Exercise A: In the blog post, write out the passage from "I only stayed" up to and including "cherished love--- Pendo.".
Exercise B:
Using the blog post, answer each question briefly:
(i) On what date did the writer visit James, Jackson, and Pendo?
(ii) What was Pendo eating when the writer arrived?
(iii) When did Pendo come into the writer's life?

Excerpted text:
====================
Thursday, March 29, 2012

Shae's blog: Terrific Three at Happy Watoto



All smiles from both of us!

James finally warmed to pictures.
Before I shut this blog down, I just wanted to share the photos and video I took of James, Jackson, and Pendo on 20 March, 2012.  I was heading back from Moshi after a visit with my lawyer and was passing Kikatiti.  Knowing that I would be leaving Tanzania the next day and having no idea when/if I would return, I decided that I had to stop and sneak a peek at these beautiful three.  

I arrived during lunch time and spotted my beloveds immediately!  Jackson about leaped out of his chair at me, but I convinced him to stay seated and to finish eating. Pendo acknowledged me but never skipped a beat on her chicken and rice.  James, however, was extremely shy and at some point started to cry.  I felt bad because I didn't want to scare him.  I later learned that he was crying for something totally unrelated to me.  But for a short time, I wasn't sure!!

He never stopped being funny throughout the whole visit.
I only stayed for about an hour but it was a great hour none the less.  While James had been initially reserved, he really warmed up by the time I left.  Jackson was all smiles, giggles, and engagement from the moment I arrived.  He wasn't sad when I left, but he did offer hugs and kisses.  It was so cute.  Still, for those of you who know me, I had the most thoughts and feelings on my most cherished love--- Pendo. 

Pendo came into my life in early September, 2010.  I put forth a lot of time, prayer, energy, research, and committment into her care.  Through my time with her getting her well, she taught me so much about love, heartache, hope, and tenacity.  I am a forever changed person because she was a part of my life.  There was no way I could have known, but her illness and triumph over malnutrition prepared me for the diagnosis and treatment I would face with Happy.  I am indebted to Pendo-- and she may never know.  Pendo has one physical scar on her head from the damage of the malnutrition.  The skin tore away from her head and took hair follicles with it preventing hair to grow back.  But at my visit with her on the 20th, I noticed that the scar is getting smaller.  SMALLER.  Remarkable.
====================
Stored data entries:
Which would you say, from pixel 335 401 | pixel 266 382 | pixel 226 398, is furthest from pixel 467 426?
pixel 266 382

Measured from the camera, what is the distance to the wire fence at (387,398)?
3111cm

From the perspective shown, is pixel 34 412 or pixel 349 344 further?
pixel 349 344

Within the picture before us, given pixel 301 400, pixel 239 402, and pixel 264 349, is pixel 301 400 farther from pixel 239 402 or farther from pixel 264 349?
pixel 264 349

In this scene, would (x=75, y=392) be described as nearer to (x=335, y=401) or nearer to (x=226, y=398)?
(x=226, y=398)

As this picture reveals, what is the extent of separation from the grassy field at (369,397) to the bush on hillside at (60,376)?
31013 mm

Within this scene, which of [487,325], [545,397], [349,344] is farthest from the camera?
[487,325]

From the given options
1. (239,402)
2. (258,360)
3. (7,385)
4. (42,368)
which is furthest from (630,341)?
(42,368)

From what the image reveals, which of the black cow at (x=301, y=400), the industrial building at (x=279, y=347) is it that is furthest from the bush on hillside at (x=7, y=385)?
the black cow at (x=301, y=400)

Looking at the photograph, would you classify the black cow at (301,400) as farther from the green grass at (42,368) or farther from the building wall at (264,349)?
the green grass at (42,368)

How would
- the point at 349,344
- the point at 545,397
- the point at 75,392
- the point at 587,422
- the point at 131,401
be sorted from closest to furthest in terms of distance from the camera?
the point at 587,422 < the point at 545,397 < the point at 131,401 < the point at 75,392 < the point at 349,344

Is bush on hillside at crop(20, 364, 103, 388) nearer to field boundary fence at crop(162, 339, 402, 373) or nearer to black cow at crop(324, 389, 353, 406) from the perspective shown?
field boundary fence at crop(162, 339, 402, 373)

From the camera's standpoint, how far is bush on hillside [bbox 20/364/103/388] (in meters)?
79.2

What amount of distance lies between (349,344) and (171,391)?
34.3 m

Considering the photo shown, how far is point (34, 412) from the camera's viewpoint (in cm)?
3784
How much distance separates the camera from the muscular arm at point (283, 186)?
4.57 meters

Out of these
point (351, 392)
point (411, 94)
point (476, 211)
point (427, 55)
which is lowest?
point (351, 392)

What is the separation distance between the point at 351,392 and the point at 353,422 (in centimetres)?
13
====================
Answer section A:
I only stayed for about an hour but it was a great hour none the less.  While James had been initially reserved, he really warmed up by the time I left.  Jackson was all smiles, giggles, and engagement from the moment I arrived.  He wasn't sad when I left, but he did offer hugs and kisses.  It was so cute.  Still, for those of you who know me, I had the most thoughts and feelings on my most cherished love--- Pendo.

Answer section B:
(i) 20 March, 2012
(ii) Chicken and rice
(iii) Early September, 2010